Task description: In the records that follow, find the line with "Front page of"; from there, retype every line exactly through the line with "Suze Orman speaks in New York in 2014.", which also belongs to the answer.

[Stored items from a collection]
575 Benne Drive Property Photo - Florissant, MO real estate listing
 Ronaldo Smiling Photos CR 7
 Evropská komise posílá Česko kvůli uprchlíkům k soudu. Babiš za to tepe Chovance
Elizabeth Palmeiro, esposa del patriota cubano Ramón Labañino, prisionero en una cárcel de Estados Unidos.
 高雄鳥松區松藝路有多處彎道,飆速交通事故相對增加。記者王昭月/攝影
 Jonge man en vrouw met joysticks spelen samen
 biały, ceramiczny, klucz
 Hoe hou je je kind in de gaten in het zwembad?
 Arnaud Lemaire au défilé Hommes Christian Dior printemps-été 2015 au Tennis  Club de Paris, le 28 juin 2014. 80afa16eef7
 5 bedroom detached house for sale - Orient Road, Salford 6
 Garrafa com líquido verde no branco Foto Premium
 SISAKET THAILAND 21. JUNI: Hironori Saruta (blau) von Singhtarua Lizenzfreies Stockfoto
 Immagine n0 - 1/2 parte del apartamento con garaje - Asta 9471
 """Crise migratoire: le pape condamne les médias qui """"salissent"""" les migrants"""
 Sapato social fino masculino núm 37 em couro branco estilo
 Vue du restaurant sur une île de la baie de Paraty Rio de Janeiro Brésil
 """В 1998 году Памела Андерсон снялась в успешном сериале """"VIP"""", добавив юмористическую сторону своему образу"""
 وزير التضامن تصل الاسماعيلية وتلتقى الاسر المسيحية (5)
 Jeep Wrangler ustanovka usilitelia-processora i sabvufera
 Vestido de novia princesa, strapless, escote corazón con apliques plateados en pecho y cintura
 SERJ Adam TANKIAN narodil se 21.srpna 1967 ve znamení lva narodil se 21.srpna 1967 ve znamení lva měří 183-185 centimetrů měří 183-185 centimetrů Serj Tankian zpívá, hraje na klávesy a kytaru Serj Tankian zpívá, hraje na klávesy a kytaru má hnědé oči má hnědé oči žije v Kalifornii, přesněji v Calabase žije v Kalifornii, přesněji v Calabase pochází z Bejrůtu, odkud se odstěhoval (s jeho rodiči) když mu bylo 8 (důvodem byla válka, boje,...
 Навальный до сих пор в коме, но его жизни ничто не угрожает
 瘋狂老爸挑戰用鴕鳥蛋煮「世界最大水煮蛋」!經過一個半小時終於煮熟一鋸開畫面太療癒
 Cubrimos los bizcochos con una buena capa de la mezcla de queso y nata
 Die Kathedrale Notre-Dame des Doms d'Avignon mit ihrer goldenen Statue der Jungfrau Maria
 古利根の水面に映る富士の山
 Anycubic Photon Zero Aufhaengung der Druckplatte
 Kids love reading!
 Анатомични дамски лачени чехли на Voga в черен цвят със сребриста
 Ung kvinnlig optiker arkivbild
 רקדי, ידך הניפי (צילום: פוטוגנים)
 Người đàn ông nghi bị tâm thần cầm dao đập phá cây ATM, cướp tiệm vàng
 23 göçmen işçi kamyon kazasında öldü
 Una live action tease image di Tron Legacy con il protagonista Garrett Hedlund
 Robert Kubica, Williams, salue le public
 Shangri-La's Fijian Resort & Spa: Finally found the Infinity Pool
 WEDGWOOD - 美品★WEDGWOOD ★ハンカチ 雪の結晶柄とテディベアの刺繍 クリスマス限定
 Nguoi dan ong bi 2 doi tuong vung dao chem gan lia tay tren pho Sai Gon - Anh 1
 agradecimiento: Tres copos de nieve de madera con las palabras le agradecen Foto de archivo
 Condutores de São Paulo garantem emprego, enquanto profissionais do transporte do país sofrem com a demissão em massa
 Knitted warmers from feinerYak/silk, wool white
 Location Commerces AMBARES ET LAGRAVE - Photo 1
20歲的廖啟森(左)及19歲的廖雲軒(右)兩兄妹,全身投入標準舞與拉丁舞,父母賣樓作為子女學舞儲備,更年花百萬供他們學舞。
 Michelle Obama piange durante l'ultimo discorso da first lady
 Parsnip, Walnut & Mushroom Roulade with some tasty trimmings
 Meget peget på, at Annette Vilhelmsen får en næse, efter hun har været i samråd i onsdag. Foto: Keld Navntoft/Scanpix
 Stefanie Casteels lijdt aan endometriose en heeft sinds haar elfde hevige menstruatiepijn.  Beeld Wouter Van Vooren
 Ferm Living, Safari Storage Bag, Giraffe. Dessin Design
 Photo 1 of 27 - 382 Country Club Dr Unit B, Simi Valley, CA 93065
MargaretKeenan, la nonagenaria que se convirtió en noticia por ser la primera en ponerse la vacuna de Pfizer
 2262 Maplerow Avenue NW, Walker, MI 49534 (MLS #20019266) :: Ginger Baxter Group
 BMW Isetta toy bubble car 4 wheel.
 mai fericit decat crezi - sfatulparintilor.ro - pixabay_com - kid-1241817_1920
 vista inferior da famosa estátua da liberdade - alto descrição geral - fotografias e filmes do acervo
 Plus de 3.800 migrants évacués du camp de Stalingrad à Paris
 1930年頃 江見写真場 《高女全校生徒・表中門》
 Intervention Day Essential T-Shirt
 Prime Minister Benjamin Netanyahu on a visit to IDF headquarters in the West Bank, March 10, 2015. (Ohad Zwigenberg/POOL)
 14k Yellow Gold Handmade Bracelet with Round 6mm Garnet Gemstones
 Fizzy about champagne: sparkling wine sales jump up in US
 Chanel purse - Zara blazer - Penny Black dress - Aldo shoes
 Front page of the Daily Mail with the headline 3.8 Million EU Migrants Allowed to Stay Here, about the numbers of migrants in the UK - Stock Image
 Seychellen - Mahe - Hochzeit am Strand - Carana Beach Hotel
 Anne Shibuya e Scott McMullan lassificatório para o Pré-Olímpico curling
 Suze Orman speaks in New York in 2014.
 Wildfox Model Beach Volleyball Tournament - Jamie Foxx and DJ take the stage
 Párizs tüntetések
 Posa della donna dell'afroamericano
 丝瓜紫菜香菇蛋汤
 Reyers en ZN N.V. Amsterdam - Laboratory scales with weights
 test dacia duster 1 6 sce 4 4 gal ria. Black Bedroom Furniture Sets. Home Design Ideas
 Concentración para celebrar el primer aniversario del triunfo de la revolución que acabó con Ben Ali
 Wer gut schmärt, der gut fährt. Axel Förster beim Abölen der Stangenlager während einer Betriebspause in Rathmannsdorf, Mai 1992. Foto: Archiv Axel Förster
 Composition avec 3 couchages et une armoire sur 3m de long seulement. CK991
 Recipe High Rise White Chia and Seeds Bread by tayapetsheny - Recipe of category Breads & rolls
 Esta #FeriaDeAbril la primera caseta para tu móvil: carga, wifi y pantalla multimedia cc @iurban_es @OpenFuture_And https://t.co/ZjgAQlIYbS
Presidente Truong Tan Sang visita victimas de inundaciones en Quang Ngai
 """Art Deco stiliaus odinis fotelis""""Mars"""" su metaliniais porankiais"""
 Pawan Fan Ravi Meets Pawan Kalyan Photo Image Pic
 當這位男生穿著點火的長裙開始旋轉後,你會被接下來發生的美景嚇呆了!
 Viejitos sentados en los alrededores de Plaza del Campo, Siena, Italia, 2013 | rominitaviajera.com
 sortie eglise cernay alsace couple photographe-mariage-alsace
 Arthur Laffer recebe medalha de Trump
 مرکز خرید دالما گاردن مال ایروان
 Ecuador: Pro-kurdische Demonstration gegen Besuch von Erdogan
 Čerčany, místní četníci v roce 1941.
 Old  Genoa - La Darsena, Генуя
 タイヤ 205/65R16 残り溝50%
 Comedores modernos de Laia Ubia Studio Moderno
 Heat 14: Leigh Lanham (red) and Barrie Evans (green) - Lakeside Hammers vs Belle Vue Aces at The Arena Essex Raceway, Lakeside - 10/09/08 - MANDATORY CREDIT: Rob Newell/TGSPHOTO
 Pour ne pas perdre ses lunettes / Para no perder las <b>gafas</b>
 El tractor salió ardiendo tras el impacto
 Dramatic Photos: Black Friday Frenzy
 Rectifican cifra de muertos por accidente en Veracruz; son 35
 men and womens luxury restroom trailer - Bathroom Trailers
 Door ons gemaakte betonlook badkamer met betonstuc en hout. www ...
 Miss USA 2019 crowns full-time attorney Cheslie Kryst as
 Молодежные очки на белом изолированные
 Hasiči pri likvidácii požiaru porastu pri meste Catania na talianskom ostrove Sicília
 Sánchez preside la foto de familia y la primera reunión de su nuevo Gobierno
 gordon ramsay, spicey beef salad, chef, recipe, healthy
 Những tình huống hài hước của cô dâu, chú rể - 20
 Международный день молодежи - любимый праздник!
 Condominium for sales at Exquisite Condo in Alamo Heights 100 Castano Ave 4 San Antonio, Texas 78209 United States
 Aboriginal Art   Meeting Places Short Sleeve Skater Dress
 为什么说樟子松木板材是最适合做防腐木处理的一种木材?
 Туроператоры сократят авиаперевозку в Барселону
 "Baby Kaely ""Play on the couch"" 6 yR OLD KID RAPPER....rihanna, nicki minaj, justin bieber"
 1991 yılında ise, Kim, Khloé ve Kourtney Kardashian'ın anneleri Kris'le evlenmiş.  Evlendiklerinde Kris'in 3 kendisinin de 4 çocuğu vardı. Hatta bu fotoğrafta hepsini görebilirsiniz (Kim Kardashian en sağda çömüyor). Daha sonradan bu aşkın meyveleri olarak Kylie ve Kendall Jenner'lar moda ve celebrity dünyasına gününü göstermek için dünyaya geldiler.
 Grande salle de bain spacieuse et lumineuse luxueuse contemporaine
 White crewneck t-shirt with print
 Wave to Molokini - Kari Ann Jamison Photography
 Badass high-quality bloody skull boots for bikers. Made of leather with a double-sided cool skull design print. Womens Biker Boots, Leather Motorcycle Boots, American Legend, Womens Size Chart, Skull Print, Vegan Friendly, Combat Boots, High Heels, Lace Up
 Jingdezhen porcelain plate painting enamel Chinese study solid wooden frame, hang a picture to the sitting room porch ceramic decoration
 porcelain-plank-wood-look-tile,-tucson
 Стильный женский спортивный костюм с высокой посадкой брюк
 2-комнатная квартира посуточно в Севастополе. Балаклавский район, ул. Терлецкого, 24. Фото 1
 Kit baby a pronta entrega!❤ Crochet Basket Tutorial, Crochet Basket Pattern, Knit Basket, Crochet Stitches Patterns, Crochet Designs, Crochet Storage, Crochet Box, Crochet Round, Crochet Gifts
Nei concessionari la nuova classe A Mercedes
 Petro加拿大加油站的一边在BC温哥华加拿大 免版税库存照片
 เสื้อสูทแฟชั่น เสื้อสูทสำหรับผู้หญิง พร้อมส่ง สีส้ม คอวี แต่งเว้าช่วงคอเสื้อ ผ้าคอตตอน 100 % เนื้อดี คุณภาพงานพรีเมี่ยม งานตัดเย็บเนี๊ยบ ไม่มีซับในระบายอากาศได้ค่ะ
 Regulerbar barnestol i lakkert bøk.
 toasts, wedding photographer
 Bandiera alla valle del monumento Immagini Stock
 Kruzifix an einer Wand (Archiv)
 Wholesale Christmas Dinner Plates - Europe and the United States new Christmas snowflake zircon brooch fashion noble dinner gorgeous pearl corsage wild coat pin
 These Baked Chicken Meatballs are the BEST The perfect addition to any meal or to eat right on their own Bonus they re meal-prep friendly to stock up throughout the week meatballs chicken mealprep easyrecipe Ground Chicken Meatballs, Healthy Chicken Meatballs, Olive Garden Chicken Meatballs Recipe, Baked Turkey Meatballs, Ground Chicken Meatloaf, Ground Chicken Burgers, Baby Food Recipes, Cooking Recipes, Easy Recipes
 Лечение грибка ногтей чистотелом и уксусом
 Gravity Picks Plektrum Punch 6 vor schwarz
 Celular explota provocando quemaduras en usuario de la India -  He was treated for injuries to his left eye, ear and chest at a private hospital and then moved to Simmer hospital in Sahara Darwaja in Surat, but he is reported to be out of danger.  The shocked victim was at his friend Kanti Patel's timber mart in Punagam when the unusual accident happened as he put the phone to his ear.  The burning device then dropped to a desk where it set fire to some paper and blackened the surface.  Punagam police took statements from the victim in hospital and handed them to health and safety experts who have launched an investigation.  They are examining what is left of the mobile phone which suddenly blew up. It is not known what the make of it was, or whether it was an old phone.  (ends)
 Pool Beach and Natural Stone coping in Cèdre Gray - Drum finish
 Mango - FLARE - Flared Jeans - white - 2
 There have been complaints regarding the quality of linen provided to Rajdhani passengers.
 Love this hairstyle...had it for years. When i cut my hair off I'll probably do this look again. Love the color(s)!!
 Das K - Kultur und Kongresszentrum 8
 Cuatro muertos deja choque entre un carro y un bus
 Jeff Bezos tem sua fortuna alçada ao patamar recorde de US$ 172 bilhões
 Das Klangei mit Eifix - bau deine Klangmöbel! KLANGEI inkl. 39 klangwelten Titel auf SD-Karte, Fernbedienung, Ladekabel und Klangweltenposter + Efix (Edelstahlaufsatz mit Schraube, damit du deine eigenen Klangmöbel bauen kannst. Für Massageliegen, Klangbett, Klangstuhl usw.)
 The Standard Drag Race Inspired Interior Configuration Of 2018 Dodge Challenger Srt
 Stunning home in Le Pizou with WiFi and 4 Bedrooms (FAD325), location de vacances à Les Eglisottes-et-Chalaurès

Response to this task:
 Front page of the Daily Mail with the headline 3.8 Million EU Migrants Allowed to Stay Here, about the numbers of migrants in the UK - Stock Image
 Seychellen - Mahe - Hochzeit am Strand - Carana Beach Hotel
 Anne Shibuya e Scott McMullan lassificatório para o Pré-Olímpico curling
 Suze Orman speaks in New York in 2014.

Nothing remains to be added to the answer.